Role-playing game supplement

Dark Sun Creature Catalog is a supplement to the 4th edition of the Dungeons & Dragons role-playing game.

==Contents==
The book details monsters, stats for major NPCs, hazards and "a section on building encounters" for the Dark Sun setting.

Shannon Appelcline, author of Designers & Dragons, commented that the "Creature Catalog features many monsters from MC12: "Monstrous Compendium Dark Sun Appendix: Terrors of the Desert" (1992) and Dark Sun Monstrous Compendium Appendix II: Terrors beyond Tyr (1995) — the original two collections of Dark Sun monsters. [...] Following in the footsteps of Dark Sun Monstrous Compendium Appendix II: Terrors beyond Tyr, this new Catalog also includes monster stats for PC races such as dwarves, eladrin, elves, goliaths, halflings, humans, mul, and thri-kreen. [...] Finally, Creature Catalog also details most of the sorcerer-kings of Athas, giving goals for high-level characters to shoot for".

== Publication history ==
Dark Sun Creature Catalog, by Richard Baker and Bruce R. Cordell, was published on August 17, 2010. Baker also led the design team for the 4th edition Dark Sun products. The book was mistakenly printed as a hardcover rather than a softcover as advertised. Despite the mistake, Wizards of the Coast sold the book at the originally advertised lower softcover price.

Appelcline wrote that "in previous years, Wizards had released a 'Campaign Guide', a 'Player's Guide', and a standalone adventure for each setting, but by 2010 things were changing for the 4e line. One of those changes impacted the schedule for setting releases. Though Dark Sun still got three books, the 'Campaign Guide' and 'Player's Guide' were combined into the Dark Sun Campaign Setting. This made room for a standalone Creature Catalog — something that was particularly important for the unique world of Athas. The adventure Marauders of the Dune Sea (2010) closed out the trilogy".

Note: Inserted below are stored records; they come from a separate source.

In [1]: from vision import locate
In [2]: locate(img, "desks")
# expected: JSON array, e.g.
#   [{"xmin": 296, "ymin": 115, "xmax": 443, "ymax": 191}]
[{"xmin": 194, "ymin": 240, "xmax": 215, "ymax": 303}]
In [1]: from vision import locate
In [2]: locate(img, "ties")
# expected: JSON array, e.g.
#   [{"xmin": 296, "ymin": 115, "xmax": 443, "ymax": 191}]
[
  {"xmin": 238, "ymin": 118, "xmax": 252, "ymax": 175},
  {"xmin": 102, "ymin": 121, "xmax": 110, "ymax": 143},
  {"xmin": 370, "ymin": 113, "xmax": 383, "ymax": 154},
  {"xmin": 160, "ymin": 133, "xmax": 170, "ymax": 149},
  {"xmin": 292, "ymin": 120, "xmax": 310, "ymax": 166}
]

On August 19, 2014, Dark Sun Creature Catalog was re-released as a PDF.

==Reception==
The book was reviewed in Black Gate #15.

Appelcline wrote that the "Creature Catalog doesn't add much to the world of Athas, but it is respectful of the setting's long history" and that the book "shows off D&D 4e's graphic design at its best. Many of the monsters are laid out as two-page spreads, providing lots of room for details and for variants". Appelcline highlighted that the book followed "in the footsteps of Dark Sun Monstrous Compendium Appendix II: Terrors beyond Tyr" and the inclusion of monster stats for player character races "was once more a well-received idea that helped to convey the evocative feel of the setting".

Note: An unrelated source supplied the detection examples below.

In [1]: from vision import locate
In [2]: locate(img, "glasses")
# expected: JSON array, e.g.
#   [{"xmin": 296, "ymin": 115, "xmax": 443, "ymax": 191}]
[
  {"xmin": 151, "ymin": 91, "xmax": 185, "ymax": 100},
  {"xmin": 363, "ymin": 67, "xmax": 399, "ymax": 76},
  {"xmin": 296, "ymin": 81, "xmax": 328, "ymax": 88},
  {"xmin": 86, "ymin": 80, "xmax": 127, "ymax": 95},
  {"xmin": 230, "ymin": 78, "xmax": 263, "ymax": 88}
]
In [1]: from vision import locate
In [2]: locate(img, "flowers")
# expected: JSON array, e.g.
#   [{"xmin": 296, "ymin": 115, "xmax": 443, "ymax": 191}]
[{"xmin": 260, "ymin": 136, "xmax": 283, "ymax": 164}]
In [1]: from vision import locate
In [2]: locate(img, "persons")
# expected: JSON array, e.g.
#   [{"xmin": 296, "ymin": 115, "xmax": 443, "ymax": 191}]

Neuroglyph Games gave the book an A rating and highlighted that "in many respects, the Dark Sun Creature Catalog is also a bit of a Dark Sun Dungeon Masters Guide, given the wealth of lore in the monster listings, the notable NPC villains, and the monster themes.  And given the amount of content packed into this book, the retail price for the Dark Sun Creature Catalog is quite reasonable, and a must-have book for any Dungeon Master who plans on running a campaign on Athas".